A — I stared at her, and backed away slowly. "You're — you're a witch?"

"Oh, for goodness' sake." Her dark eyes flashed. "But of course I suppose I shouldn't be surprised that you would have the same narrow-minded beliefs as the rest of your countrymen, with no one around to teach you differently. My fault, perhaps, but I think no one with an open mind could blame me for leaving Sirlende to go to more…accommodating…locales." She crossed her arms and gazed at me frankly, then said, "I am not a witch, Ashara. I am a user of magic, mage-born. Some might call me a sorceress, but I fear my talents aren't quite grand enough for me to claim that title."

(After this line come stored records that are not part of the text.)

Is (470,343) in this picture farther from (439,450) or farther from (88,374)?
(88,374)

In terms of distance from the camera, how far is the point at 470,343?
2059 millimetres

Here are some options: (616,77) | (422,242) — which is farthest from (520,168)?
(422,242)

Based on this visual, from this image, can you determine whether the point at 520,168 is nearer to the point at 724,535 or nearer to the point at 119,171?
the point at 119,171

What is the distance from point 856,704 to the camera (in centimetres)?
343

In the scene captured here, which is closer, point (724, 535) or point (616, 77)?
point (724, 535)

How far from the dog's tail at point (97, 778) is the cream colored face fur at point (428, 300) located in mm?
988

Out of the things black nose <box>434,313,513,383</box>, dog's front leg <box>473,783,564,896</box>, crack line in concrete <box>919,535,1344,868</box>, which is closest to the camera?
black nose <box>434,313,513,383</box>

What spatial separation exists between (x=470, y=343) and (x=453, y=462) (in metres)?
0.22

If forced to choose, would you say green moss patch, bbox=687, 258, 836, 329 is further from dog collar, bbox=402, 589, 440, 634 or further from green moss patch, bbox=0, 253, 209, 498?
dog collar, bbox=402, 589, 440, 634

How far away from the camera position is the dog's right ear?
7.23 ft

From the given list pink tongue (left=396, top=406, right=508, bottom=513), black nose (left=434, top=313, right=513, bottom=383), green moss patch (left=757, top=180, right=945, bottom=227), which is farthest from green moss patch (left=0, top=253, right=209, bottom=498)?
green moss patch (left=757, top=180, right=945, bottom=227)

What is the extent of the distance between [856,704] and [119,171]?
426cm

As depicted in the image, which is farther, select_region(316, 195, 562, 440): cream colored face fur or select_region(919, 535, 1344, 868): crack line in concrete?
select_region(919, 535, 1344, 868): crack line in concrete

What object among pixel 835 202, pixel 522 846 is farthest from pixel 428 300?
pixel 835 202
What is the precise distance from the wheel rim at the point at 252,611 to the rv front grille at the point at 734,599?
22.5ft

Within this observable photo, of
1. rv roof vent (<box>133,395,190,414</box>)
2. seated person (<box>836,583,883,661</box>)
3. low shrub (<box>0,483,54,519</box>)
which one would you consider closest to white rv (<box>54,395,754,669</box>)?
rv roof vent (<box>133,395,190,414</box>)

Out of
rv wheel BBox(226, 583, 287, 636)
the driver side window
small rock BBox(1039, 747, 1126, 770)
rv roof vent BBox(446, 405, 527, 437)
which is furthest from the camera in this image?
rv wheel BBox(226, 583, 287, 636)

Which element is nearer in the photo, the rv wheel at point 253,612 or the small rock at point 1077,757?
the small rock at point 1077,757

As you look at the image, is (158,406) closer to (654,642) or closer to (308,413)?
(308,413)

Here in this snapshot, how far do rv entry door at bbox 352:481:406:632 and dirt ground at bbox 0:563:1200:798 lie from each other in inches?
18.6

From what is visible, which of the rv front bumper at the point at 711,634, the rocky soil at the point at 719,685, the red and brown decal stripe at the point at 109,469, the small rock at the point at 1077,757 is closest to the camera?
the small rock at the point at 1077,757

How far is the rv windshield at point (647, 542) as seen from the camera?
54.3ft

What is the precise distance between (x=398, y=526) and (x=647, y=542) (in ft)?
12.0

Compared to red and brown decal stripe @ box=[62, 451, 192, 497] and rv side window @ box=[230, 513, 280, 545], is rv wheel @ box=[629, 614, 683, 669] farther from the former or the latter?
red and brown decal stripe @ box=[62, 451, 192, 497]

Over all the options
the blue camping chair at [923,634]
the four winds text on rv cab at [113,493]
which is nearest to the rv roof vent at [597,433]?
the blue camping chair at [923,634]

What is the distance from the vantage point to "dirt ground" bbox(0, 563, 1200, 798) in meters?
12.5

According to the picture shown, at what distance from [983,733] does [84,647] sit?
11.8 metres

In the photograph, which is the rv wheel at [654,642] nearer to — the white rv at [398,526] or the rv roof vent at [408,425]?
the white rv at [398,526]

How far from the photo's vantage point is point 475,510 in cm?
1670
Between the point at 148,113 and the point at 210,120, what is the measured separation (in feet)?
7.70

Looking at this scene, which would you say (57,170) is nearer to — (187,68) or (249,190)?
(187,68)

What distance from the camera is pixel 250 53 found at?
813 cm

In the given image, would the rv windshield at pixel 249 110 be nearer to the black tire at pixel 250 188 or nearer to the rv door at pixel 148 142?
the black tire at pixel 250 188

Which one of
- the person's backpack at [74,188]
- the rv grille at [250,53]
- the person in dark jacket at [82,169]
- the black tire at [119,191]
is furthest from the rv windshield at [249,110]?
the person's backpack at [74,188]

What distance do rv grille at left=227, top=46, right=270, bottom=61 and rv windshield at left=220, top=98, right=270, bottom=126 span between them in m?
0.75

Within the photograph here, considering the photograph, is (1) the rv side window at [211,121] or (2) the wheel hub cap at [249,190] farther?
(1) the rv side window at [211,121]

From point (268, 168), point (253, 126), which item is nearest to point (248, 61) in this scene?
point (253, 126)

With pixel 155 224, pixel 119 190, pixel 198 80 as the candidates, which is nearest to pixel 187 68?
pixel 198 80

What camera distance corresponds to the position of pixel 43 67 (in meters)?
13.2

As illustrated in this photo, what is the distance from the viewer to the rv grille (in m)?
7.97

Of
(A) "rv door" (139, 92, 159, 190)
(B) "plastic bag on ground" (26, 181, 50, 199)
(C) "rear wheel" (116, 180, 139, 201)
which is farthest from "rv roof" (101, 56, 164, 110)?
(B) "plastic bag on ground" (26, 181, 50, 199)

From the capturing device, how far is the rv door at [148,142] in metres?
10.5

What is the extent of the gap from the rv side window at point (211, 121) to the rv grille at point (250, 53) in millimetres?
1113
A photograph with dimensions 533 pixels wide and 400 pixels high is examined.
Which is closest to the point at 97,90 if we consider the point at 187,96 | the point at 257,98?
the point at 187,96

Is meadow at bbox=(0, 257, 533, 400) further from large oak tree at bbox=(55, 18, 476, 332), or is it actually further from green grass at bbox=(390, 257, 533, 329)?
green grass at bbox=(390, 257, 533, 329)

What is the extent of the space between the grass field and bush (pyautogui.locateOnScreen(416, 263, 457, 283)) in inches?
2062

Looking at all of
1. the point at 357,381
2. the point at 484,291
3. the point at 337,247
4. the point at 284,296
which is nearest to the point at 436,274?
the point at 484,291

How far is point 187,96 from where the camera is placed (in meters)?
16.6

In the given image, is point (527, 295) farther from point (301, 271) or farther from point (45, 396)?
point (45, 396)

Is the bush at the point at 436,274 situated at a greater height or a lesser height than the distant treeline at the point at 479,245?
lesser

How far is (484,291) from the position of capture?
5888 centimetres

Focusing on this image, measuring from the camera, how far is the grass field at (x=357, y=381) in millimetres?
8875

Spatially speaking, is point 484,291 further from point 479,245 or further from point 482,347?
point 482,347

These revelations left me staring at her, open-mouthed. Magic was something never discussed, the penalty for its use death…here in Sirlende, at least. I had been told that all those who bore the taint of magic in their blood had long since died off, but there were always whispered rumors of those who could still cast spells, if you knew where to look. Since I could not even venture beyond the street where I lived, I'd had no opportunity to go seeking these illicit users of magic…assuming they even existed.

But here now was this woman who claimed to be my aunt calmly announcing that she possessed such powers, and had in fact charmed the only other two occupants of the property into a deep sleep…so we should not be disturbed. And there had been the matter of that candle which had mysteriously lit itself…

"What do you want?" I asked, and told myself that my voice hadn't shaken that much, not really.

"To make things right, my child. I had to leave, lest anyone discover what — who — I was. And I do not regret the knowledge I gained while I was away. But to find that my sister has been dead all these years, and her child practically a slave in the household of a woman not fit to wipe the soles of her shoes — well, that has caused me a good deal of regret. And I want to repair things."

"How on earth can you do that? Are you going to take me away from here?" It was perhaps an indication of my desperate desire to get away from my stepmother that I would even entertain such a notion, user of magic or no.

"No, my dear." She smiled, and looked on me with fond eyes. "Something even better.

"I'm going to make you Empress of Sirlende."